Program

Research Programs: Collaborative Research

Period of Performance

10/1/2019 - 5/31/2024

Funding Totals

$250,000.00 (approved)
$250,000.00 (awarded)


The Post-Soviet Public Sphere: Multimedia Sourcebook of the 1990s

FAIN: RZ-266168-19

New York University (New York, NY 10012-1019)
Maya Vinokour (Project Director: December 2018 to present)

Preparation of a digital collection of bilingual scholarly essays and an open access website with 500 Russian-language multimedia artifacts created just before and after the collapse of the Soviet Union, between 1986 and 2000. (36 months)

Many features of the present geopolitical moment - from international election hacking to the proliferation of "fake news" and "alternative facts" on social media - trace their roots to the media landscape of the post-Soviet 1990s. A group of seven collaborators headed by the project director seeks NEH funding to improve and expand an existing digital project entitled "The Post-Soviet Public Sphere: Multimedia Sourcebook of the 1990s" (http://www.postsoviet90s.com). The proposed sourcebook will consist of a digital collected volume networked with 500 Russian-language print media, television, Web and radio artifacts dating to the "long 1990s," which began in 1986 with Mikhail Gorbachev's policy of "openness [glasnost]" and ended with the election of President Vladimir Putin in 2000. By investigating the rise and fall of Russia's only public sphere to date, our sourcebook will offer insight into the period's ongoing impact on global media and political history.





Associated Products

The Post-Soviet Public Sphere: Multimedia Sourcebook of the 1990s (Database/Archive/Digital Edition)
Title: The Post-Soviet Public Sphere: Multimedia Sourcebook of the 1990s
Author: Maya Vinokour
Author: Pavel Khazanov
Author: Bradley Gorski
Author: Rita Safariants
Author: Fabrizio Fenghi
Author: Daniil Leiderman
Author: Courtney Doucette
Author: Thomas Keenan
Abstract: This project investigates the rise and fall of Russia's independent mediasphere during the "long 1990s," the period between the start of Mikhail Gorbachev's perestroika and glasnost reforms in 1985 and Vladimir Putin's rise to the Russian presidency in 2000. Scroll and click to explore the encounter of mainstream and fringe, of ideologues and idealists, of dazzling creativity and rank commercialism in post- Soviet Russophone print, television, Web 1.0, and radio media, as well as the domains of performance and material culture. By preserving, interrogating, and re-interpreting key artifacts from the first post-Soviet decade, our curated collection sheds light on a remarkable, if short-lived, period in recent Russian history and offers insight into its long legacy in the global present.
Year: 2024
Primary URL: http://postsoviet90s.com
Primary URL Description: Click here to access the Multimedia Sourcebook of the Russian 1990s.
Access Model: Open access

Russian Media Cultures of the 1990s: Inventing the Post-Soviet Public Sphere (Book)
Title: Russian Media Cultures of the 1990s: Inventing the Post-Soviet Public Sphere
Author: Maya Vinokour (editor and author)
Author: Bradley Gorski (author)

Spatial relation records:
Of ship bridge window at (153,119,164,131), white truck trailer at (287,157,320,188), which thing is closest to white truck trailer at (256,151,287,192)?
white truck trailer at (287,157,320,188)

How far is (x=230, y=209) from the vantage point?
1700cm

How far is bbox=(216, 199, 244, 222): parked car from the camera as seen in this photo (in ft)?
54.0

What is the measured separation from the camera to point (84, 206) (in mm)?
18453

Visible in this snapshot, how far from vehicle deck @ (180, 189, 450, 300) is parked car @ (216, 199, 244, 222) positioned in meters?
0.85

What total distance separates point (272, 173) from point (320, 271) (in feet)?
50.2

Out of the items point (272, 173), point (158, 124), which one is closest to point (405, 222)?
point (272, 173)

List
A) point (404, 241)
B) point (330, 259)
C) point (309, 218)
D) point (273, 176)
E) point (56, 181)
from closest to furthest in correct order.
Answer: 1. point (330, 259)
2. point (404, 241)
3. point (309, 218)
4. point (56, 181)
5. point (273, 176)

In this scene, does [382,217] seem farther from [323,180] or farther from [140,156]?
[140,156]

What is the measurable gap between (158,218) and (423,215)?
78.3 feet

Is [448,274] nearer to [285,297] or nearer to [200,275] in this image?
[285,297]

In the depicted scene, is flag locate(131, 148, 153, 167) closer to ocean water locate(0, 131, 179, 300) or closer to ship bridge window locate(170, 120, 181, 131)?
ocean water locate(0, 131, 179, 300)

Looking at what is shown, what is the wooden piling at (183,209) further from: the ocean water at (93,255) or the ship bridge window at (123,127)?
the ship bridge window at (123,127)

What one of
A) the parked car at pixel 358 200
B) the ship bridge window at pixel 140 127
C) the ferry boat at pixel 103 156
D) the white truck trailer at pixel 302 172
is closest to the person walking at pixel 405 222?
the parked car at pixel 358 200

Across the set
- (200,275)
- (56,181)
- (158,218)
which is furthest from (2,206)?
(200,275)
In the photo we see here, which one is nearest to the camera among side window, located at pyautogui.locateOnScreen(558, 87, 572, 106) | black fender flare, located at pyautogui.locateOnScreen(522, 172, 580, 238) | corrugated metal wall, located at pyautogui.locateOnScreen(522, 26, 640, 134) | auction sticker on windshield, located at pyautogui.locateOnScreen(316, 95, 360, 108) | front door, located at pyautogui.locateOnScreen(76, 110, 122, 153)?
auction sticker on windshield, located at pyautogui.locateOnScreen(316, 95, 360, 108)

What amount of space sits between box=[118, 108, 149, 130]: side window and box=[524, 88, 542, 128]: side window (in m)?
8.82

_Set tasks:_
A. Answer these questions about the grant listing.
(i) What is the period of performance?
(ii) How many Russian-language multimedia artifacts will the open access website hold?
(iii) What access model is given for the database?
B. Retype the grant listing from "Access Model: Open" to "Bradley Gorski (author)".
Answer using only the grant listing.

_Full solutions:_
A.
(i) 10/1/2019 - 5/31/2024
(ii) 500
(iii) Open access

B.
Access Model: Open access

Russian Media Cultures of the 1990s: Inventing the Post-Soviet Public Sphere (Book)
Title: Russian Media Cultures of the 1990s: Inventing the Post-Soviet Public Sphere
Author: Maya Vinokour (editor and author)
Author: Bradley Gorski (author)